What is needed = Copy everything in the listing below word for word, apart from any images.
Stored data Start Marker
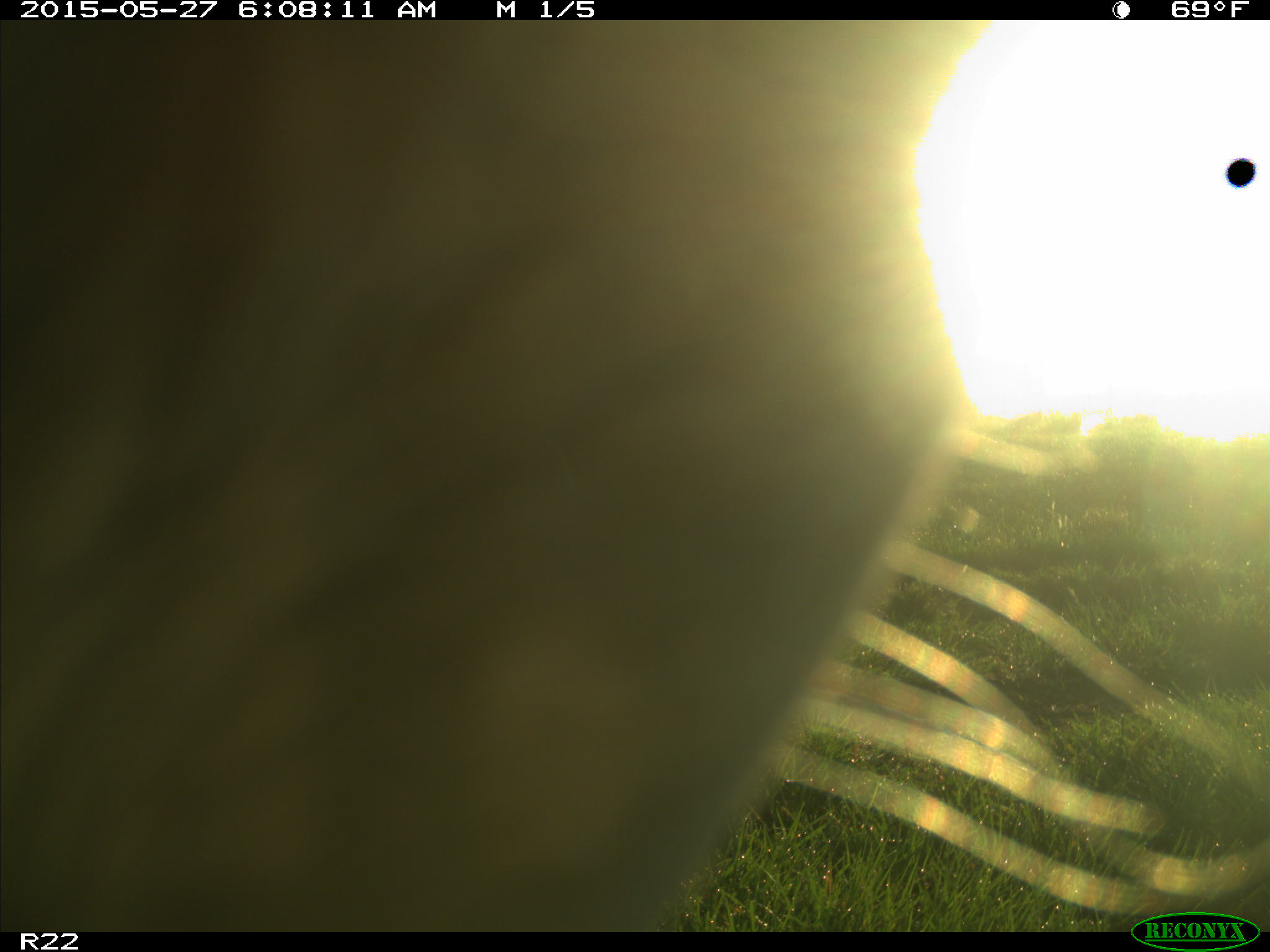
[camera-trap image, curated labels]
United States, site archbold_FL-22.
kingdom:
Stored data End Marker
Task solution =
[camera-trap image, curated labels]
United States, site archbold_FL-22.
kingdom:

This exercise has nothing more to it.